BRIEF A
Retype the passage on data recovery word for word, starting with "Data protection and" and going on through "the full backups.".

PAGE EXCERPT

Recovery of data is generally measured by two key parameters: recovery point objective (RPO) and recovery time objective (RTO). RPO measures the maximum acceptable age of data at the time of outage. For example, if an outage occurs at time t0, and the system found the outage at time t1, the ideal case is to recover data as it was right before t0, or as close to t0 as possible. A daily backup would represent RPO of approximately 24 hours because the worst-case scenario would be an outage during the backup, i.e., t0 is the time point when a backup is just started. RTO is the maximum acceptable length of time to resume normal data processing operations after an outage. RTO represents how long it takes to recover data. For the above example, if data is successfully recovered at time t2 after starting the recovery process at t1, then the RTO is t2−t1. Depending on the different values of RPO and RTO, there exist different storage architectures capable of recovering data upon an outage.
Data protection and recovery have traditionally been done using periodic backups and snapshots. Backups are typically done nightly when data storage is not being used since the process is time consuming and degrades application performance. During the backup process, user data is transferred to a tape, a virtual tape, or a disk for disk-to-disk backup. Full backups may be performed weekly or monthly with daily incremental backups occurring between the full backups.

BRIEF B
Rewrite the entries starting with the line with "From the provided" and going on through the line with "In this photo", swapping "white petal" for "pale petal" and leaving everything else the same.

RECORDS PROVIDED
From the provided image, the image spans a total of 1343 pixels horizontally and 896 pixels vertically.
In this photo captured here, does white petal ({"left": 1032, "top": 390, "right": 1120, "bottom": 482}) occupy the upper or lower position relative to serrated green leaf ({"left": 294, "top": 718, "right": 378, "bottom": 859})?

...

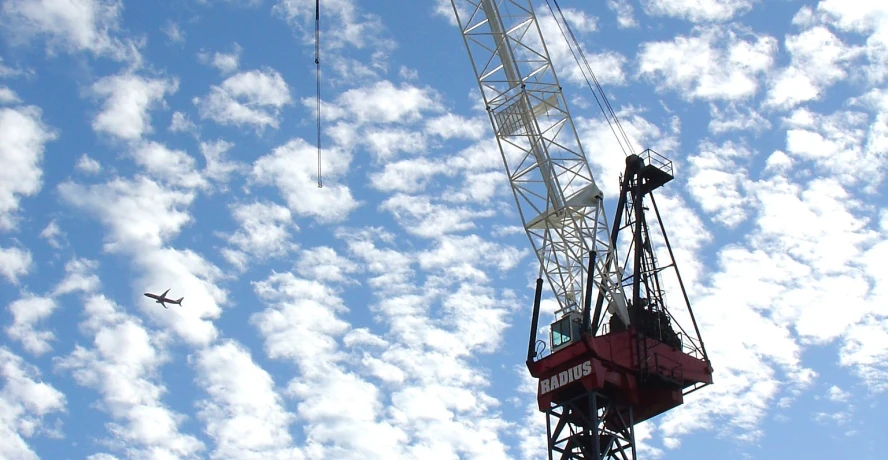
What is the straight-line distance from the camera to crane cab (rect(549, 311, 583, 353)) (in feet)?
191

---

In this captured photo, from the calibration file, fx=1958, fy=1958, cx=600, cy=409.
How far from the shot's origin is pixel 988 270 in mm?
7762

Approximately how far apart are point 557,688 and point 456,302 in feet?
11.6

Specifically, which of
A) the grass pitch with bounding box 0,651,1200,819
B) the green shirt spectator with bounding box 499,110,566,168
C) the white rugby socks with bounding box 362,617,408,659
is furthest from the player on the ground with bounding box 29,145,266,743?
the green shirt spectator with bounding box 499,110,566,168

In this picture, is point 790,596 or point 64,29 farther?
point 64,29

FINAL RESULT A
Data protection and recovery have traditionally been done using periodic backups and snapshots. Backups are typically done nightly when data storage is not being used since the process is time consuming and degrades application performance. During the backup process, user data is transferred to a tape, a virtual tape, or a disk for disk-to-disk backup. Full backups may be performed weekly or monthly with daily incremental backups occurring between the full backups.

FINAL RESULT B
From the provided image, the image spans a total of 1343 pixels horizontally and 896 pixels vertically.
In this photo captured here, does pale petal ({"left": 1032, "top": 390, "right": 1120, "bottom": 482}) occupy the upper or lower position relative to serrated green leaf ({"left": 294, "top": 718, "right": 378, "bottom": 859})?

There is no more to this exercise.